A trade group representing collection agencies collecting on a contract from the IRS marked the one-year anniversary of the IRS private debt collection initiative today. The pilot program has garnered $24 million through the 77,000 cases referred to the two private collectors currently collecting on behalf of the IRS, according to the Tax Fairness Coalition.
Congress approved the IRS request to contract with private collectors in 2004 and the initiative began as a pilot last September. The program is scheduled to expand to 10-12 collection agencies in March 2008. However, the plan faces legislative hurdles with the U.S. House of Representatives considering a bill some time this year to repeal IRS authority to enter into contracts with private collectors.

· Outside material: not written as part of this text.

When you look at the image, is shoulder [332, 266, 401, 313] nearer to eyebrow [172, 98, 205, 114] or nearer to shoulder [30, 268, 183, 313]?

Coalition spokesperson Dan Drummond told insideARM.com today that the program’s best allies may be in the Senate rather than the House. Sen. Chuck Grassley, a Republican from Iowa and ranking member of the Senate Finance Committee, said in a May 2007 letter to Treasury Secretary Henry Paulson that he wants to see the program expanded. “The American people have a right to expect that those who have tax due and owing pay those taxes. Otherwise, it is only the honest who shoulder their fair burden,” Sen. Grassley said.
The program has been under fire since its start. The National Treasury Employees Union has said that the program performs the same services that IRS employees could perform for less money. The NTEU’s position is that the IRS should staff up to go after the delinquent accounts.
The Tax Fairness Coalition counters that the program feeds money to the IRS specifically for additional staff and that the accounts farmed out to private collectors are so far down the chain, they would not be worked by IRS employees anyway.
The coalition claims that $6 million of the $24 million collected went directly to the IRS for administrative use and that the money could fund up to 36 new full time jobs at the IRS.